B.1.7 Country Assistance Strategy (CAS)

14. During the proposed CAS period (FY04 to FY06), the Bank will provide limited and selective lending to help the Government achieve a relatively small number of critical outcomes reflecting the priorities of the Government’s PRSP program.

15. This CAS for FY04-06, presents a transitional program, aimed at helping the Government address urgent development issues that the country currently confronts.

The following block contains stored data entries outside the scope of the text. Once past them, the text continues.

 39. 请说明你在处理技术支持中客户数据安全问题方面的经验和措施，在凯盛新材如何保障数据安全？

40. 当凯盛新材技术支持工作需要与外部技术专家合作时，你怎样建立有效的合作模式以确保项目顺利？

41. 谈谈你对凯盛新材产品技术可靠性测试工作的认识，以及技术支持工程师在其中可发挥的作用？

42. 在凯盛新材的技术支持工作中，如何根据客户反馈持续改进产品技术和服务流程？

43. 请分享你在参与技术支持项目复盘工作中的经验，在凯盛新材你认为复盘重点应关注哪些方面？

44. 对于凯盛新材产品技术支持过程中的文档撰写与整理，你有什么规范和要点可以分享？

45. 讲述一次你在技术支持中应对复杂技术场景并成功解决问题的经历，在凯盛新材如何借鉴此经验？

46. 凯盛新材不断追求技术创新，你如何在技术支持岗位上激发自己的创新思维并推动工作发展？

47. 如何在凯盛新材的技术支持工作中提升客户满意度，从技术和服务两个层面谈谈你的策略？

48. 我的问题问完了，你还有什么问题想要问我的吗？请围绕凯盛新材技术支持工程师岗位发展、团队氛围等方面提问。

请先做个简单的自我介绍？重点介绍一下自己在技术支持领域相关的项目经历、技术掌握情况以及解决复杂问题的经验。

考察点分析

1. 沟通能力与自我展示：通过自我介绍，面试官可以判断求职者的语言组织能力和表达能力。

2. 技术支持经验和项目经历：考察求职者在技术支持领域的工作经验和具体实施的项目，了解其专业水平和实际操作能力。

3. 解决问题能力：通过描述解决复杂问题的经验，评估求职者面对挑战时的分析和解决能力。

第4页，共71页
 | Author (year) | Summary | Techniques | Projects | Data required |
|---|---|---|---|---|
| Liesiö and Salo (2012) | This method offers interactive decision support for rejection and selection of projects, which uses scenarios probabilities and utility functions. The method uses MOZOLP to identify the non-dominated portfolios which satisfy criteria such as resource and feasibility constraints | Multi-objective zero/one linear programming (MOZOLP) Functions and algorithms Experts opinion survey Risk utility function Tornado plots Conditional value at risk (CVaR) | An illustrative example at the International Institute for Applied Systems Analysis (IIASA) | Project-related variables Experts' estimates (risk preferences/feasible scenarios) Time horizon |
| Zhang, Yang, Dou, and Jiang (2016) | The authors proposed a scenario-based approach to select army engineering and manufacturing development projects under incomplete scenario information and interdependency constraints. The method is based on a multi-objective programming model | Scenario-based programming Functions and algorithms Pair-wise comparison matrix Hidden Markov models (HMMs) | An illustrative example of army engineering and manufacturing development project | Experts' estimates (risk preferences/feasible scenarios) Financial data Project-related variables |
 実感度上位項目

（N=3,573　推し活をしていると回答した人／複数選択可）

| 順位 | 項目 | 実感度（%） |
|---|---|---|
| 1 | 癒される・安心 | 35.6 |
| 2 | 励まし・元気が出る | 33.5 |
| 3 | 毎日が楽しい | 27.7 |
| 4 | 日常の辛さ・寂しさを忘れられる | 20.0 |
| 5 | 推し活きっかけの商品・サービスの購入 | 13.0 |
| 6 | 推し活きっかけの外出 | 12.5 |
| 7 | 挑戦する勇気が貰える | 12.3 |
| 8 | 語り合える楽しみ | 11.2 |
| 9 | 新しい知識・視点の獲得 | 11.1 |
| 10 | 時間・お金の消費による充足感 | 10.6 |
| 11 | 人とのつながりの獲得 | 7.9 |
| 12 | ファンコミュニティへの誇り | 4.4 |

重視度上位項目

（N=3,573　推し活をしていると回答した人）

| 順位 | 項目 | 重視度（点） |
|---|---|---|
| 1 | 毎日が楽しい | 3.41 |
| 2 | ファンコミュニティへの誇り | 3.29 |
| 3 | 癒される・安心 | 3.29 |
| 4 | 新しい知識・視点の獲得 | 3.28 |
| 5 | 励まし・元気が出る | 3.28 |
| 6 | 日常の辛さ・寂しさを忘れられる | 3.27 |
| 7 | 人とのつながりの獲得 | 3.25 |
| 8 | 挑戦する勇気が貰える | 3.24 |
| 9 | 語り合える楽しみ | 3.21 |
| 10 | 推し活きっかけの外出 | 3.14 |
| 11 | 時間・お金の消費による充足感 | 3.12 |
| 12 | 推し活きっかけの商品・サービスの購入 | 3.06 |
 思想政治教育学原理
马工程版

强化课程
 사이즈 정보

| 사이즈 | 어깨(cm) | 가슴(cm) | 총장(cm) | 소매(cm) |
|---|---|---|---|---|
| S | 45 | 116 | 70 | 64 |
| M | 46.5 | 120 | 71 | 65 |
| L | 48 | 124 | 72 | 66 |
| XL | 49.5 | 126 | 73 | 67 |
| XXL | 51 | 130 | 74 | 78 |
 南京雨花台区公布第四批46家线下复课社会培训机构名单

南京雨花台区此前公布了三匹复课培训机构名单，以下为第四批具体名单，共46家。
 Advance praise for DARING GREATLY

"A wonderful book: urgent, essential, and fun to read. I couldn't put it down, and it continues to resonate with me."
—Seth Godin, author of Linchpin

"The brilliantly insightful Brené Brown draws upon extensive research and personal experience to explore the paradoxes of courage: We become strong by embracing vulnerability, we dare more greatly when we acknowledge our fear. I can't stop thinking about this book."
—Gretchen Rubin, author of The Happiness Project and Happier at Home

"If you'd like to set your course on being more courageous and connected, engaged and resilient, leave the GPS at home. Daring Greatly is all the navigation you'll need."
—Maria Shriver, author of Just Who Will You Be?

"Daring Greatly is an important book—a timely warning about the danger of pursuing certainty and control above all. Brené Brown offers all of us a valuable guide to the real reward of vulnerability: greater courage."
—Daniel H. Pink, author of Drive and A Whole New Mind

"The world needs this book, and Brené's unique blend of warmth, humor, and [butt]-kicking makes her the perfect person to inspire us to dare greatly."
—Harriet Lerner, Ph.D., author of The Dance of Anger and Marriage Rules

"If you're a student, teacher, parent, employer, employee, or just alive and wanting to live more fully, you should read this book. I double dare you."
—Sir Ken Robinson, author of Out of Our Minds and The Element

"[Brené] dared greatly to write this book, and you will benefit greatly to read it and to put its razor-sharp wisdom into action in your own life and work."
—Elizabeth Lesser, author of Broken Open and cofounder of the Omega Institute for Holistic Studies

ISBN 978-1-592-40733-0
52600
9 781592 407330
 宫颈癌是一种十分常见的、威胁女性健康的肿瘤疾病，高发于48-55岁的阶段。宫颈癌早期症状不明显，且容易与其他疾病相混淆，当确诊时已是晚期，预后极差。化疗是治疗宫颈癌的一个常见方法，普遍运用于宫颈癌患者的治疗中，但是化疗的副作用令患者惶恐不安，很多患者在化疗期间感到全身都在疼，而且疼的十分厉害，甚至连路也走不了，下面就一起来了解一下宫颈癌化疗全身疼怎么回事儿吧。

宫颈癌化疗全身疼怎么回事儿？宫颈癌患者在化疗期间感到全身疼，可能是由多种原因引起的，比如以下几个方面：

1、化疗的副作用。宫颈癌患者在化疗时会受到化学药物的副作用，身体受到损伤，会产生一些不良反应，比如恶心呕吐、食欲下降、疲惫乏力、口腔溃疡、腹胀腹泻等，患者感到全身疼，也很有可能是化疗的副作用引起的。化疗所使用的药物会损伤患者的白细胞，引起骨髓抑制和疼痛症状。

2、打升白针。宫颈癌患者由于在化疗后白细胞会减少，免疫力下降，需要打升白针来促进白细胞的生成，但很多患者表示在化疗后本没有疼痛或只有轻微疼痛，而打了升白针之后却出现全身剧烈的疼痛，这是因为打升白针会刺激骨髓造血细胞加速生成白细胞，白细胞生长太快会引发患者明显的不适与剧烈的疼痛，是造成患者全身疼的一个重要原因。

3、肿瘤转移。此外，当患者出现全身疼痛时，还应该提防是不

The program builds on three pillars: (1) strengthening economic management; (2) establishing a platform for growth; and, (3) improving service delivery, and strengthening safety nets. During this period, Bank will provide financing in the low case for projects that could succeed even if the macroeconomic performance is weak, as well as analytical and advisory services, aimed at achieving critical outcomes that restore the country’s development prospects. These outcomes include (a) reduced HIV incidence, (b) macroeconomic stability, (c) selected agriculture reforms, and (d) improved delivery of basic health, and education services.

16. The CAS (FY 04-06) has clearly identified the Country Procurement Assessment Review (CPAR) and Public Expenditure Review (PER) as analytical tools supporting the pillars of the strategy. Among other reasons, this justifies the timing and relevance of the current CPAR.


C.1 The Anti-Corruption Bureau

17. The ACB, which was established under the CPA and is headed by a Director, who is appointed by the President.[3] The Director refers to the Minister of Justice on policy related matters, but is not otherwise subject to control or direction in the performance of his professional duties.[4] The ACB has developed the following approach in tackling corruption.

·  Prevention by direct intervention in public and private bodies in order to effectively change practices and procedures and by educating and empowering people to take a stand against corruption[5]

·  Enforcement through the Investigation and prosecution of offenders

18. The ACB currently employs 85 staff out of 101 designated posts. An organisational overview of the Bureau is shown in Figure 3- Annexes.

19. The ACB interventions in the area of public procurement have mainly been of preventive and investigative nature. Preventive measures have included the introduction of Regulations under the CPA regarding disclosure of information and conflict of interest; the ACB has also worked with the GCU on the development of the Interim Guidelines and with the Ministry of Finance on the identification and removal of “ghost companies”. Also, ACB officers have received specialised training in procurement processes. Thus, in early 2003 all Corruption Prevention Officers attended a course in Lilongwe designed to transfer knowledge of the Public Procurement Processes to the ACB. This was delivered by consultants from the CGS. A second course for those in the new Specialised Unit was given in August 2003. It is too early to judge effect, but it is important for ACB Investigators to have knowledge of the procurement processes. Once the transfer of knowledge is complete, a specialised course will be organised focusing on enhancing implementation skills. On the investigative side, several high-profile procurement cases have been detected. A few examples are provided in Box 1- Annexes.

20. As mentioned above, the ACB is in the process of establishing a specialised investigation unit focusing specifically on procurement and contracts. The unit currently comprises 6 officers and is based in Lilongwe, however, officers based in Blantyre and Mzuzu will also receive procurement training.


C.2.1 E-procurement in Malawi

21. E-procurement is a term used to describe a procurement system utilizing the possibilities created by electronic communication and office computers. An e-procurement system is governed by the same basic principles as a normal paper-based system. The main purposes of the system are to promote value for money in public spending, through the application of sound, transparent practices. Besides, an e-procurement system can offer a number of advantages over a normal paper-based system of procurement. Examples could be access for bidders to advertisements, for authorities to legal documents and guidelines, and for oversight authorities to individual electronic procurement protocols and any documents on file.